M2oE: Modular Mixture of Experts for Multi-Morphology Reinforcement Learning of Modular Robots

Chang Liu1,2, Qinchao Xu1, Satoshi Yagi1, Satoshi Yamamori1,3,
Yaonan Zhu2, Yusuke Iwasawa2, Kazuya Yoshida4, Jun Morimoto1,3

1 Graduate School of Informatics, Kyoto University, Kyoto, Japan

2 School of Engineering, The University of Tokyo, Tokyo, Japan

3 Dept. of Brain Robot Interface, Computational Neuroscience Labs, ATR, Kyoto, Japan

4 Dept. of Aerospace Engineering, Graduate School of Engineering, Tohoku University, Sendai, Japan

ICRA 2026 (Accepted)

Project Video

Abstract

Modular robots offer a promising solution for building versatile and adaptable robotic systems. For instance, space exploration robots can be designed to reconfigure to meet diverse task demands across varying environments. However, training such systems by Reinforcement Learning (RL) remains challenging due to the diversity of morphologies and the lack of simulation environments that support simultaneous multi-morphology learning. We present Modular Mixture of Experts (M2oE), a novel reinforcement learning backbone network that imitates the modular structure of robots to enable efficient and module-wise parallelizable policy learning for modular robots. In M2oE, the shared pool of experts, combined with an attention-based gating mechanism that dynamically selects experts based on inter-module correlations, enables both specialization and generalization. This structure supports training across multiple morphologies within a single framework, avoiding gradient conflicts and enhancing experience sharing across modules and morphologies. To support training, we also extend the Isaac Lab simulator with multi-morphology extensions that enable concurrent training across diverse robot configurations. Experiments on a space-exploration-inspired modular robot, Moonbot, demonstrate that M2oE significantly improves learning efficiency and achieves superior performance compared to both MLP and Transformer baselines.

Method Overview

M2oE architecture
Structure of Modular Mixture of Experts (M2oE). There are two main components: a module-wise shared pool of experts and an attention-based gating mechanism (M2oE-Gate) that extract inter-module correlations to select experts for each module. The design of M2oE enables module-wise parallelism and automatic adaptation to morphologies with different numbers of modules. This figure illustrates the action inference process for the first module in a robot with M modules.

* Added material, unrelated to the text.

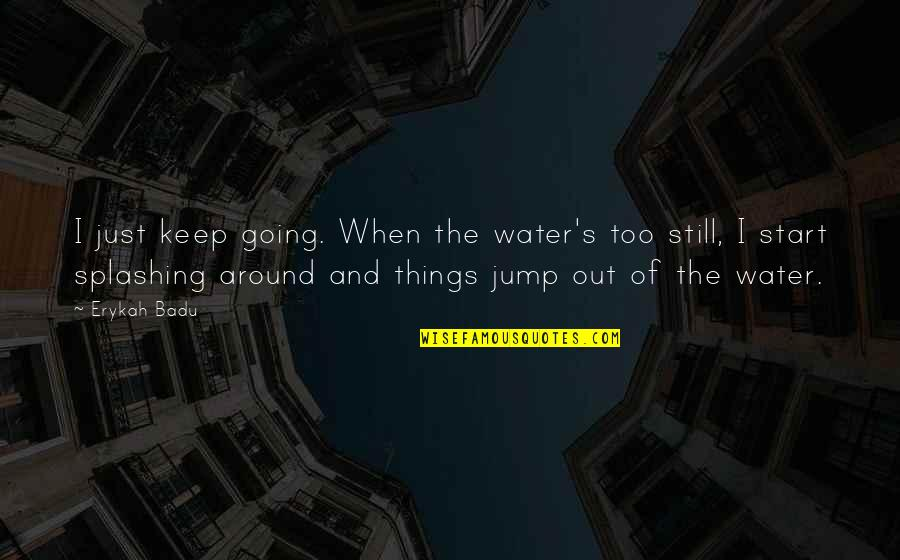 Badu Quotes By Erykah Badu: I just keep going. When the water's too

Experiment Platform - Moonbot

Moonbot morphologies
Three morphologies of the modular robot Moonbot: Minimal (left), Dragon (middle), and Tricycle (right). These diverse configurations pose challenges for reinforcement learning policies to generalize effectively across morphologies.
Multi-morphology extension
Multi-morphology extension in Isaac Lab for concurrent training across diverse robot configurations.

Results

Locomotion performance
Locomotion performance of multiple Moonbot morphologies trained with M2oE and the multi-morphology extension in Isaac Lab. All morphologies are controlled by the same M2oE policy and reliably track target velocity commands while maintaining stability and balance.
Learning curves
Learning Curves of different methods on the locomotion task across three Moonbot morphologies. We report the average episodic return and the EMA of tracking error (MAE of target linear and angular velocities) during training. Solid lines show the EMA-smoothed (span = 50) mean performance across three seeds, while shaded bands represent the mean ±1 standard deviation. M2oE demonstrates stable and efficient convergence across all morphologies. JointMLP is able to exceed M2oE in linear velocity tracking error on Minimal morphology, but it fails to converge on other morphologies.
Gate heatmap
Heatmap of expert utilization in M2oE across different morphologies. Each column represents a module, and each row represents an expert. The color intensity indicates the average gating value over test episodes.
t-SNE query visualization
t-SNE visualization of gating query features across morphologies. Each point represents a transformer output feature (query vector) produced by the gating network during forward locomotion at a fixed velocity command. Distinct clusters indicate that the gating network learns morphology- and module-specific representations in the shared embedding space, enabling expert selection across heterogeneous body structures.